___ MATERIAL PROVIDED ___

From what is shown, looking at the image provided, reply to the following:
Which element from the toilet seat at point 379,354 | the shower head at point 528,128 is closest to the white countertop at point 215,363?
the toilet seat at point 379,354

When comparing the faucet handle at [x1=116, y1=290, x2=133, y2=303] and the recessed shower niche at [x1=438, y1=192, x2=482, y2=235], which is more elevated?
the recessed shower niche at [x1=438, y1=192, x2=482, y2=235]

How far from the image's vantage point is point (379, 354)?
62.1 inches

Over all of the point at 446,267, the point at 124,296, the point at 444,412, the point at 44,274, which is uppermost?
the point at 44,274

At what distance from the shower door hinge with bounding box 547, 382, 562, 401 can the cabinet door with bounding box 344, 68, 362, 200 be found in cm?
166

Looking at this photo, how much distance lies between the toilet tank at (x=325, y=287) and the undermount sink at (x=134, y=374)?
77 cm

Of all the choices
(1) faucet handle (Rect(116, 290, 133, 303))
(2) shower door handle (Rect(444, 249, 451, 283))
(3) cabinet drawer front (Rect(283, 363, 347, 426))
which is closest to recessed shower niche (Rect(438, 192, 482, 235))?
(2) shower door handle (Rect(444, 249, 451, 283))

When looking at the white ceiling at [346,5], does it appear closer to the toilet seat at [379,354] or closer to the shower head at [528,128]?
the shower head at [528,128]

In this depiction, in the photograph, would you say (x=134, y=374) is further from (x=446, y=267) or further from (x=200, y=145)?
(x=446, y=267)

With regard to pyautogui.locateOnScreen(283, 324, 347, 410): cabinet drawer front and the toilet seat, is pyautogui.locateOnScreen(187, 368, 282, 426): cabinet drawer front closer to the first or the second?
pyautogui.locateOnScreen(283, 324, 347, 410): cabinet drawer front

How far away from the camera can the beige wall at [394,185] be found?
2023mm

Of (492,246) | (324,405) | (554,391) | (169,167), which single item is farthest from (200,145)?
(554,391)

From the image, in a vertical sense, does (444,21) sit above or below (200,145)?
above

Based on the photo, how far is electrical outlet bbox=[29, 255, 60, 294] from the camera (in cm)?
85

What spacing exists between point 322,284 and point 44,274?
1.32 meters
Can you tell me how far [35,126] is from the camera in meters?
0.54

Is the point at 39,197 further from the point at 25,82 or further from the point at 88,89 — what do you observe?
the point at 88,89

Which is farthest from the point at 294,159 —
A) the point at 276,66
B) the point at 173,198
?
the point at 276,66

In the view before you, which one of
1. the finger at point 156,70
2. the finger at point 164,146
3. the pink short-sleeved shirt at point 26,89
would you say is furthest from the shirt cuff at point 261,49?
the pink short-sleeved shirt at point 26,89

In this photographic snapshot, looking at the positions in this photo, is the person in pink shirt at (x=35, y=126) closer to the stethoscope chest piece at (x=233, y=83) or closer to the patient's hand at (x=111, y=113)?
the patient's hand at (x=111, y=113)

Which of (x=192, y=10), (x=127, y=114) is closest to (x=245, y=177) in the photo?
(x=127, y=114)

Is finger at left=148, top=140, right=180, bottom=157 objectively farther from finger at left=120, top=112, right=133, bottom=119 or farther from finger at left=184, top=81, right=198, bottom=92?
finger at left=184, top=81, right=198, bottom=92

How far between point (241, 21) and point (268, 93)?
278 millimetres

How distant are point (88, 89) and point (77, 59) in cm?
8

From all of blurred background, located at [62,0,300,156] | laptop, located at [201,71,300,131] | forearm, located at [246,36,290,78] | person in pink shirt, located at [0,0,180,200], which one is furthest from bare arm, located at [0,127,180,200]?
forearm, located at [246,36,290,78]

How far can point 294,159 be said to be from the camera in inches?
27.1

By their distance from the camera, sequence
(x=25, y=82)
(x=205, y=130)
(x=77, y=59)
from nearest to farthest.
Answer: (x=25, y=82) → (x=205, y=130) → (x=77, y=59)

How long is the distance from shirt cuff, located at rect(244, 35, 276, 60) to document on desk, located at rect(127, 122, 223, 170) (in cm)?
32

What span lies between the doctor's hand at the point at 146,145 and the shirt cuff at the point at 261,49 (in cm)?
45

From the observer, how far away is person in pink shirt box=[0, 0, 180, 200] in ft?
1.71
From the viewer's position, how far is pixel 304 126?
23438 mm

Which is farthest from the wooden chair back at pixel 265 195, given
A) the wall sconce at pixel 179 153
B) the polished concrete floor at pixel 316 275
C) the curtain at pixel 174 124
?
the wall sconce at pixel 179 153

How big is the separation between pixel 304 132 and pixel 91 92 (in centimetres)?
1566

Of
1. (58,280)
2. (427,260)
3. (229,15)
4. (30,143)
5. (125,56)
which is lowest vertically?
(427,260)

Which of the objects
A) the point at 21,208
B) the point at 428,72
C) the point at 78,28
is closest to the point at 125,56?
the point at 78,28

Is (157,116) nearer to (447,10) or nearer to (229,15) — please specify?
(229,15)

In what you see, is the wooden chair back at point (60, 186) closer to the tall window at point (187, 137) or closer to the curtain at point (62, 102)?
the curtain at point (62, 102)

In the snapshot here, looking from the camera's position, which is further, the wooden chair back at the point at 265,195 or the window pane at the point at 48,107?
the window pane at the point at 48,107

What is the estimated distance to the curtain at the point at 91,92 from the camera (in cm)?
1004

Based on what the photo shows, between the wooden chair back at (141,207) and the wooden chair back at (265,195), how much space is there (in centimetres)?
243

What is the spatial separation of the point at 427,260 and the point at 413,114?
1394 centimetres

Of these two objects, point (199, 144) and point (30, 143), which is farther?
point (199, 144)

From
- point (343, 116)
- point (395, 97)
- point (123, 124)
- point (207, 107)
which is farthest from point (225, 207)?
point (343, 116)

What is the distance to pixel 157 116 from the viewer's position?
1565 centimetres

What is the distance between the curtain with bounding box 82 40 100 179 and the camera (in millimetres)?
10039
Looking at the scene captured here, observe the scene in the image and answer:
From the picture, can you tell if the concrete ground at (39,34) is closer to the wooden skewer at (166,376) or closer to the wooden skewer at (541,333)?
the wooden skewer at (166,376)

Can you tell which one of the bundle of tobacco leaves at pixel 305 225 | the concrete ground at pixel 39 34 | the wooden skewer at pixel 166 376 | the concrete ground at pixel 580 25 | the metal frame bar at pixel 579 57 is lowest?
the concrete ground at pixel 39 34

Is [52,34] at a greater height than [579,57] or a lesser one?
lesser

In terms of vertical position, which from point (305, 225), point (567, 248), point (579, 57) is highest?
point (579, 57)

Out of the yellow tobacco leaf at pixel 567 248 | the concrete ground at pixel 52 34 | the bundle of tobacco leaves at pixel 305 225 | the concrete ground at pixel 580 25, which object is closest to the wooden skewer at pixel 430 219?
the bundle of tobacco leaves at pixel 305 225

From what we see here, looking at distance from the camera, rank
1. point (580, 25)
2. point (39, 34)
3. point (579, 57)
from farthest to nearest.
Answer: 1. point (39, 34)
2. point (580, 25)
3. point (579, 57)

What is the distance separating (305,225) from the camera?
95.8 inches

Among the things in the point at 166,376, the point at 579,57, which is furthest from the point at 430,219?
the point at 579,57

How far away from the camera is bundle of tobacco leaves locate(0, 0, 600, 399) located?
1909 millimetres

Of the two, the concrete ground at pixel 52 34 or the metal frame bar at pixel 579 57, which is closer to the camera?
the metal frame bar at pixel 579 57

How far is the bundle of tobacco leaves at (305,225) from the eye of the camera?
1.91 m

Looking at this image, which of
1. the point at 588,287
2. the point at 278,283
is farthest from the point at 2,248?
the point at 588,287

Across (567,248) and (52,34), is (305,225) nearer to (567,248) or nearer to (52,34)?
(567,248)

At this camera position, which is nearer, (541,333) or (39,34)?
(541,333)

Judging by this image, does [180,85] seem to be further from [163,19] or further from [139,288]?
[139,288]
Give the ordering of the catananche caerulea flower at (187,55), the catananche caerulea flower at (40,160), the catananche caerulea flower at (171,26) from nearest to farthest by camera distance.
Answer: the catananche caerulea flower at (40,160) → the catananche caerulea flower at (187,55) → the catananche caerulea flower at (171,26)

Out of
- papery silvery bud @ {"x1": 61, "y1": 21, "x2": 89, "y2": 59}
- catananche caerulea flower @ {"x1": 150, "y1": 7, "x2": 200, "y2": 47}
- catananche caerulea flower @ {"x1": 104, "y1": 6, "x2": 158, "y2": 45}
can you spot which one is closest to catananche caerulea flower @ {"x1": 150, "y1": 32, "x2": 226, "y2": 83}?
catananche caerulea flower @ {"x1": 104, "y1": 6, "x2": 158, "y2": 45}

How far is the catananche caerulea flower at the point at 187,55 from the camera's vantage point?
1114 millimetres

___
___ MATERIAL PROVIDED ___

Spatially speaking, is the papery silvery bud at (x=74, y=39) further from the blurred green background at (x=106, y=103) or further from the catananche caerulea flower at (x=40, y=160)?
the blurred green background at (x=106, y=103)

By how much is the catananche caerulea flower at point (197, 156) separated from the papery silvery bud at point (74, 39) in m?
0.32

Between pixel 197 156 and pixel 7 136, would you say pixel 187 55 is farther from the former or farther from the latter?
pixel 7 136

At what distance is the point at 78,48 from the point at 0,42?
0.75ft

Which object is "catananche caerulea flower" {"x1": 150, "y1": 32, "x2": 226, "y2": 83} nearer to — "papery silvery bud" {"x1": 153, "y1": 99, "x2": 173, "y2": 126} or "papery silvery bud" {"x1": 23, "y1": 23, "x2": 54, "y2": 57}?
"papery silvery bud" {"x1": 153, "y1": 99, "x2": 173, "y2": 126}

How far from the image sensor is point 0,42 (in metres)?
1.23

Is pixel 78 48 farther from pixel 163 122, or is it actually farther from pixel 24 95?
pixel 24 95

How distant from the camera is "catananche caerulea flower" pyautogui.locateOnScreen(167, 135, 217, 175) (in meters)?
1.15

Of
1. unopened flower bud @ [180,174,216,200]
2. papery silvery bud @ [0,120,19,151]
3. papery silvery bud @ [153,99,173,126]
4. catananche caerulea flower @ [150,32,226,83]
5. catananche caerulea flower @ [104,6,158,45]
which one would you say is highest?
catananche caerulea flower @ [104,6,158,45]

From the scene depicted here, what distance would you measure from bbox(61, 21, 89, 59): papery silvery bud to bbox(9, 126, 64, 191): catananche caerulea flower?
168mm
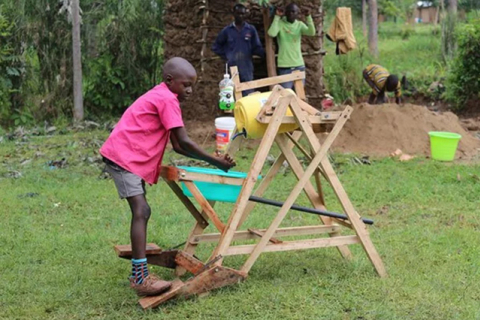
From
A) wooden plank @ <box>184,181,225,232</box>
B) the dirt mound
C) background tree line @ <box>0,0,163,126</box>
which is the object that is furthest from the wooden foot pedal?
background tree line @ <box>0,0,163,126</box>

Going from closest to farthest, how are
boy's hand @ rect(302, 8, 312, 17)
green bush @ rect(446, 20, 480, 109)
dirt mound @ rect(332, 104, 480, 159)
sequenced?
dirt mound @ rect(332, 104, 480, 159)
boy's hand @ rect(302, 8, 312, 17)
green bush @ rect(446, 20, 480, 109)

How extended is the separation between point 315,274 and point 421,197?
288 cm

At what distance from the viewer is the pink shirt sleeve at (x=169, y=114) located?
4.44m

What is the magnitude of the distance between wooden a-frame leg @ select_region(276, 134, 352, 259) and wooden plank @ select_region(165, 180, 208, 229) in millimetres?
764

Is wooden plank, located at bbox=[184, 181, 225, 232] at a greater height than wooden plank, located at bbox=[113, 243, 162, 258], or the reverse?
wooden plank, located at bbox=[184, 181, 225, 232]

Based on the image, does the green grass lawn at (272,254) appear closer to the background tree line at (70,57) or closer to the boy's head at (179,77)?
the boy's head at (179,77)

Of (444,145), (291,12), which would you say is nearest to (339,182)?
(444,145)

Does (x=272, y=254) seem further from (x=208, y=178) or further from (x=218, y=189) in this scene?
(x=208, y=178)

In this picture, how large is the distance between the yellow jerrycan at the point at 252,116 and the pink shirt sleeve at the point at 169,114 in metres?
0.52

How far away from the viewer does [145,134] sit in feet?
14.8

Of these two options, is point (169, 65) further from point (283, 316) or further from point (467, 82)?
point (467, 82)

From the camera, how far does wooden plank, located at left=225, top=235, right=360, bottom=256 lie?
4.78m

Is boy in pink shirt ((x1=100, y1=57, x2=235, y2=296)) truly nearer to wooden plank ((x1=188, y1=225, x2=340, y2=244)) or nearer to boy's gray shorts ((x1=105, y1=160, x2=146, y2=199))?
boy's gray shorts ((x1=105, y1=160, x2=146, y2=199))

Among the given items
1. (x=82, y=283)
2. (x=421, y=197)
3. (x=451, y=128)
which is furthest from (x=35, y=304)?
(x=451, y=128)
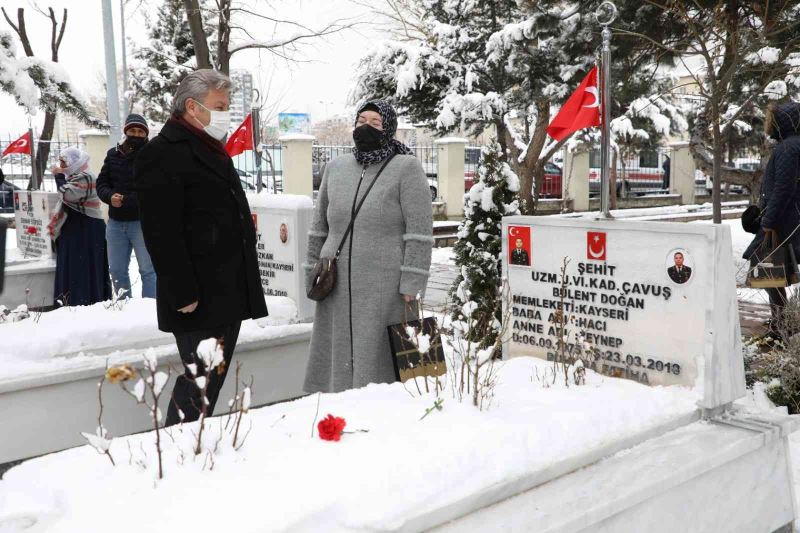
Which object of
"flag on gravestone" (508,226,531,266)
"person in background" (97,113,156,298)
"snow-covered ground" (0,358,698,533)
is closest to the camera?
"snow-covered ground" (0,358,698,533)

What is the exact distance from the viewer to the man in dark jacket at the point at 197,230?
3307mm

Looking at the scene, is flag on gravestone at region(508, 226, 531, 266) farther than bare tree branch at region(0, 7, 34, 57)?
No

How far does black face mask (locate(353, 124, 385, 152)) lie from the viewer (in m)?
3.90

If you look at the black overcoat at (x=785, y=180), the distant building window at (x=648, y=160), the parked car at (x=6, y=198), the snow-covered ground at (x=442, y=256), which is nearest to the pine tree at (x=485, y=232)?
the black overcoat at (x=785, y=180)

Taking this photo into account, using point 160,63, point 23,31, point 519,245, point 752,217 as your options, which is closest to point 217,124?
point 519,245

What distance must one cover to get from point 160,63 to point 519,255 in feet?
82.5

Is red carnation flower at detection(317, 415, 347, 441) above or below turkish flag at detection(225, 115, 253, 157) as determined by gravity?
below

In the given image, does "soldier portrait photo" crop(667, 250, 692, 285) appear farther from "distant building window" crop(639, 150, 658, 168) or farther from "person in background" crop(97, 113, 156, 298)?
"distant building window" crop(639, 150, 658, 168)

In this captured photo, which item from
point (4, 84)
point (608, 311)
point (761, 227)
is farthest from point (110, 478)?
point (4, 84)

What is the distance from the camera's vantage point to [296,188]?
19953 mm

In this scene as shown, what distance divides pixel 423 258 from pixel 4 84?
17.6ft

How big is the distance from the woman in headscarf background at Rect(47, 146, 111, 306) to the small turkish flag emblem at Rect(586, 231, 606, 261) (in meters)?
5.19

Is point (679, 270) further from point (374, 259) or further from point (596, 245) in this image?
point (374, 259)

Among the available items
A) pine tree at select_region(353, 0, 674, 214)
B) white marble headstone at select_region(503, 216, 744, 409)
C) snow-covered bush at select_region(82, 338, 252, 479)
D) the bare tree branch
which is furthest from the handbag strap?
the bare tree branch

___

DIRECTIONS FOR THIS TASK. Rename "wooden chair back" to "wooden seat back" in the rows between the lines holding "Is (157,116) nearer" and "1394 centimetres", inclusive, and return only those lines with nothing else changed.

RESULT OF THIS TASK.
Is (157,116) nearer to (447,10) or nearer to (229,15) — please specify?
(229,15)

In what you see, is the wooden seat back at point (60, 186) closer to the tall window at point (187, 137) or closer to the curtain at point (62, 102)?
the curtain at point (62, 102)

In the snapshot here, looking from the camera's position, which is further, the wooden seat back at the point at 265,195 or the window pane at the point at 48,107?
the window pane at the point at 48,107

What is the estimated distance to the curtain at the point at 91,92 from the camera (in cm)?
1004

Based on what the photo shows, between the wooden seat back at (141,207) and the wooden seat back at (265,195), how much space is there (in centimetres)?
243

What is the spatial separation of the point at 427,260 and the point at 413,114?
1394 centimetres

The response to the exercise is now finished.